Engineers can get creative in where the data comes from and how it’s structured, but it places a hard limit on how far a given algorithm can reach. The same algorithm can’t recognize an ocelot unless it’s seen thousands of pictures of an ocelot — even if it’s seen pictures of housecats and jaguars, and knows ocelots are somewhere in between. That process, called “generalization,” requires a different set of skills.

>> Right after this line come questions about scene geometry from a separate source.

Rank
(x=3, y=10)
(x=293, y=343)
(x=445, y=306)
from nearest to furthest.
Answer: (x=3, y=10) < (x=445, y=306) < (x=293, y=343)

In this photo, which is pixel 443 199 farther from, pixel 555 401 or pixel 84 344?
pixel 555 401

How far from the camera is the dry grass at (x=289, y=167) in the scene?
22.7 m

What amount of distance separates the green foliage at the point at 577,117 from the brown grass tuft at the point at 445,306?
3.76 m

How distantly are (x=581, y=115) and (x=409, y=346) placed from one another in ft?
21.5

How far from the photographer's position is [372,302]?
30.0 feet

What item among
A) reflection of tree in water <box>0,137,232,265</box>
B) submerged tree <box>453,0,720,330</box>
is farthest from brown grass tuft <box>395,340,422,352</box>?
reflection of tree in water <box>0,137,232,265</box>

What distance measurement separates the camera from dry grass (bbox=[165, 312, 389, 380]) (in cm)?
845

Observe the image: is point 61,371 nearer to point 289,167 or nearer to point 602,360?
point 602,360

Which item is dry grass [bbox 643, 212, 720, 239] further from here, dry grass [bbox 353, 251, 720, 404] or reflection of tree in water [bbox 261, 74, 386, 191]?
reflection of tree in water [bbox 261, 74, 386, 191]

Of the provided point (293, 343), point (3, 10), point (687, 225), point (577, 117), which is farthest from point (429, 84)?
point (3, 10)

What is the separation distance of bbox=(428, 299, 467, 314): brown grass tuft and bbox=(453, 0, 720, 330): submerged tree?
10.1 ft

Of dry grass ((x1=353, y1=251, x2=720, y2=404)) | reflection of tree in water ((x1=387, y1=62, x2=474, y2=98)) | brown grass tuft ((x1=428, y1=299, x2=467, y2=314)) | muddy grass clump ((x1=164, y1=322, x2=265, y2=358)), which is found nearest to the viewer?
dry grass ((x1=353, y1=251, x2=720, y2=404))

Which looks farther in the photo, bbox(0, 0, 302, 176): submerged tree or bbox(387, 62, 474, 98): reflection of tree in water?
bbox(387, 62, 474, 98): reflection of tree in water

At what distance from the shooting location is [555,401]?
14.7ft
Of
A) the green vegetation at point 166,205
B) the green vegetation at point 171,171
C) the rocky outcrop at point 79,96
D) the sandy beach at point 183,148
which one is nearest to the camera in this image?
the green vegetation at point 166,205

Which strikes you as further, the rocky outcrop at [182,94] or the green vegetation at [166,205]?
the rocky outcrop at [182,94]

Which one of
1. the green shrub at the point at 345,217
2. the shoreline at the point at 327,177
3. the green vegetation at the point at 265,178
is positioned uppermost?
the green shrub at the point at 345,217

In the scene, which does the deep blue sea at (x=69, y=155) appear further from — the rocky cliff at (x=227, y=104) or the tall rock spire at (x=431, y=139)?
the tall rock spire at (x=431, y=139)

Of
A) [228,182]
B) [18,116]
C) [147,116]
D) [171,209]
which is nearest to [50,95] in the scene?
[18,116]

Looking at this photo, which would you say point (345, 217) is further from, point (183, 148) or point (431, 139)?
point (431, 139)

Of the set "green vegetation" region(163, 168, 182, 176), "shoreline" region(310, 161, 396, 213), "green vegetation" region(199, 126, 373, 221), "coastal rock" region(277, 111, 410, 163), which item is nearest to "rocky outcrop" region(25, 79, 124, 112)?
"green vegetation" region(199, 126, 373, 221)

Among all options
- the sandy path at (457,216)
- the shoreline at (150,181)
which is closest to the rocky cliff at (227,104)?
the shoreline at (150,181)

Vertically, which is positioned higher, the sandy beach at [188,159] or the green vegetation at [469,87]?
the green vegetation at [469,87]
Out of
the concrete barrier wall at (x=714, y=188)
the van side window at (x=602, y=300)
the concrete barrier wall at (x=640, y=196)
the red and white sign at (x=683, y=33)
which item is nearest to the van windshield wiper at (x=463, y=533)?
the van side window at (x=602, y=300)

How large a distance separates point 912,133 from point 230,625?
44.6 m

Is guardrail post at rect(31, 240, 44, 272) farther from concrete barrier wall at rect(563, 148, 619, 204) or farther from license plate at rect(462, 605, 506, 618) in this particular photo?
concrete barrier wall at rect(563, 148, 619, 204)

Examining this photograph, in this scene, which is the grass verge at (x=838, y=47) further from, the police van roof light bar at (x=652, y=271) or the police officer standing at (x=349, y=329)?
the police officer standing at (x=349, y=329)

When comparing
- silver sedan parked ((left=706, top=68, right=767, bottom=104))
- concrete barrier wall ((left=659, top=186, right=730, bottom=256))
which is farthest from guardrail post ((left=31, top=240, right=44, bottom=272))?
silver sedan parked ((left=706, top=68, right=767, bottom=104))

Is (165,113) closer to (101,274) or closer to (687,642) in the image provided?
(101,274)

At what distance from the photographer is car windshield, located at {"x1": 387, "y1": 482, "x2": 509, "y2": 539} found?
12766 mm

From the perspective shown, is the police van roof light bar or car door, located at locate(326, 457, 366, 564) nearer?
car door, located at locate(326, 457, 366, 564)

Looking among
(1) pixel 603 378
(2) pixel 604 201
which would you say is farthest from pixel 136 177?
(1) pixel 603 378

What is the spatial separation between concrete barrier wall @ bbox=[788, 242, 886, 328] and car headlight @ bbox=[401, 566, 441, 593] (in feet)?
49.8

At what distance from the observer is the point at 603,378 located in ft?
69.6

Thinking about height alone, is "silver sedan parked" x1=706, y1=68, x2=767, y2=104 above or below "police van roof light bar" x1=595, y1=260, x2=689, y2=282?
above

“Driverless cars are like a scientific experiment where we don’t know the answer,” Marcus says. We’ve never been able to automate driving at this level before, so we don’t know what kind of task it is. To the extent that it’s about identifying familiar objects and following rules, existing technologies should be up to the task. But Marcus worries that driving well in accident-prone scenarios may be more complicated than the industry wants to admit. “To the extent that surprising new things happen, it’s not a good thing for deep learning.”